* Begin READING TEXT *
Kata’s are the answer if retaining athletes is the goal. Who gets hurt if we nurture our young by bringing them along slowly? They’re still practicing. They’re attending events. They’re still supporting their teammates. They get to learn about competition without having to go through the sting of lopsided outcomes. Tournament operators still receive their entry fee revenue which is important to the sport. Every child goes home with a ribbon and as a much larger benefit; parents are on their way home before noon with their achiever child in tow.
Logistically, set aside two mats for the Kata’s and tape each one into four smaller wrestling sections. That way we can have 8 Kata stations handling 16 beginners all at the same time.
As a secondary thought, maybe what we should consider is one calendar year without live fire events and the completion of 6 levels of Kata’s; each one building on the previous one. It can be 4 or 8, you decide, but what we should be working toward is a better way of preparing our wrestler’s for success when they actually enter competition. Maybe develop a report card for the sport where the athlete has to have 80% of the boxes checked off before being allowed to enter competition. I think you see where I’m trying to go here.
In the second year of a wrestler’s development, after finishing the Kata’s, they should be restricted to local competition only; regional and national events should be off limits. It’s wrong to define having ones ass kicked as a means of developing character. That’s the prevailing attitude that all too many coaches have about events. Parents hear, “Don’t worry; your son will be okay, I’ll watch over him.” But sitting in the corner and watching the carnage isn’t what the parents had in mind when they heard, “I’ll watch over him.”
Would doing things this way have hurt the Cary Kolat’s and David Taylor’s of the world during their developmental years? I don’t think so. Great will be great regardless of how we handle them. You can’t screw up greatness although Johnny Manziel is working hard at screwing up his. Champions win in spite of the leadership they receive or the structure they’re in. But that’s definitely not true for the lower 50% who simply aren’t prepared for the rigors of competition.
Setting program precedent for the top 10% and the expense of the lower half just demonstrates how backward our thinking has always been. And no, I’m not dummying down a tough sport; just the opposite. I just wonder how many World and Olympic champions we’ve actually run out of the sport during their first year through our indifference. And if you think about it, doesn’t baseball start their youth in T-ball? I wonder why they don’t have kids throwing at that age or trying to hit a pitched ball? Hmmm. Why did the NFL start their own flag football program for youngsters? What, no tackling? Hmmm. See any parallels here?
* End READING TEXT *
REQUIREMENT 1: According to the text on youth wrestling, how many Kata stations would taping two mats into four sections each create?
REQUIREMENT 2: Carry on the text about youth wrestling from its final sentence.
The data after this text is not needed.
* Begin RAW DATA *
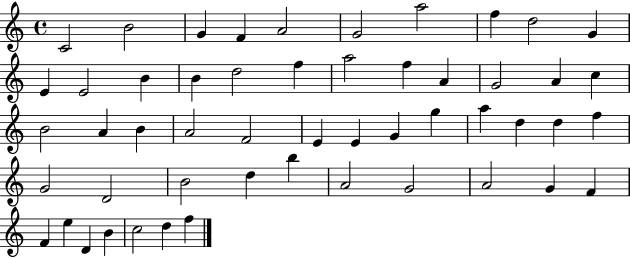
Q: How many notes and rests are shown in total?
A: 52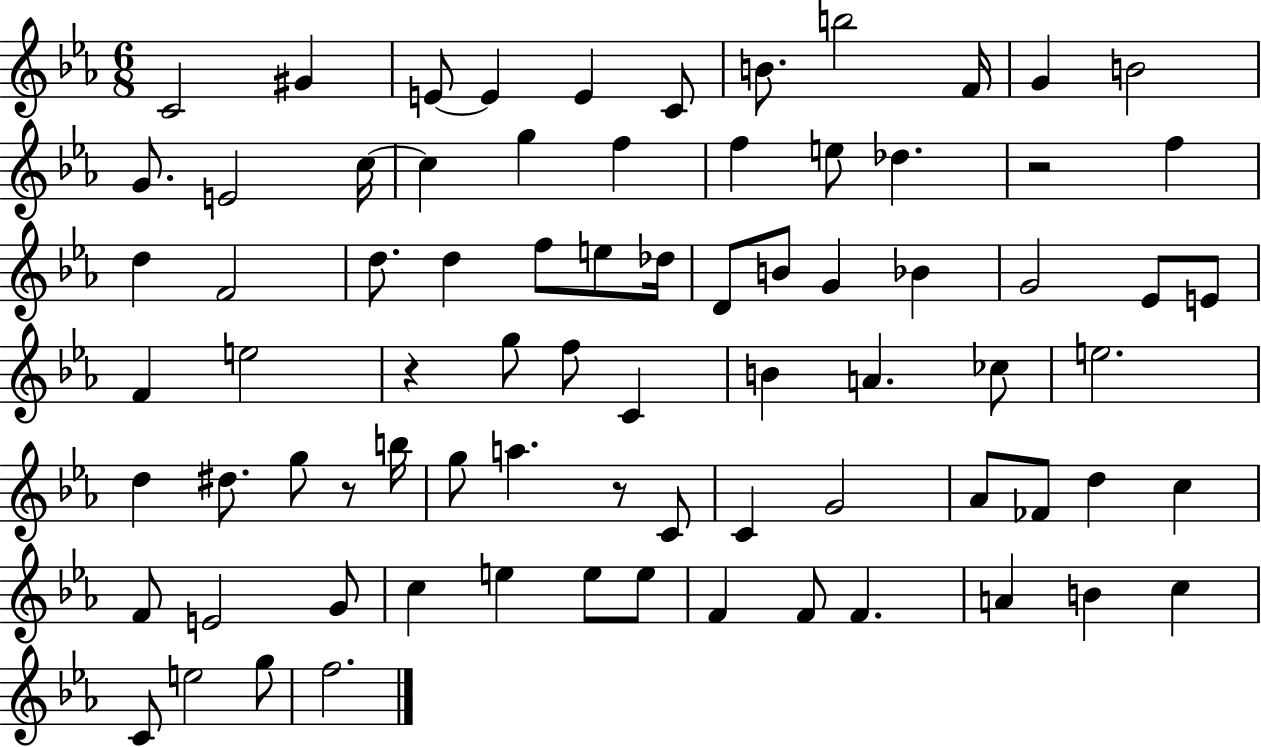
* End RAW DATA *
TASK ANSWER 1: Eight Kata stations, handling 16 beginners at the same time.

TASK ANSWER 2:
The sports goal must be retention; we must find a way to make sure that every child who comes out for wrestling is going to be with us three years later. If we can see our way clear to make the changes we have to make, then the percentages of each athlete becoming a high school wrestler goes up exponentially.
In conclusion, putting a young man out in front of his parents and friends when he hasn’t learned the rules, doesn’t know the starting positions and hasn’t even begun to master the sports basic techniques is wrestling’s equivalent of bullying. Tournaments should offer report cards for Novices, not physical and emotional bruises.
It’s all about Slurpee’s. As a note for parents, when it’s time for your child to participate in sports, above all, don’t rush home after practices or meets. I know, you have work to do and things to finish, and they have homework. I’ve heard all the (excuses) reasons. But please find time to bond with God’s little creature that’s buckled into the seat next to you. Stop at a Dairy Queen, a convenience store, somewhere on the way home and together share a treat. Personally I’d recommend Slurpee’s.
Then just sit in the car and enjoy the time you have together. It’s what my children remember most about youth sports; the time we spent sitting in parking lots sharing stories and laughing at one another’s purple colored tongues. It’s never just about sports; it’s about the creation of a lifetime of friendships that too many parents never create with their children because they’re in a hurry to get home.
Chapter 13 next Sunday.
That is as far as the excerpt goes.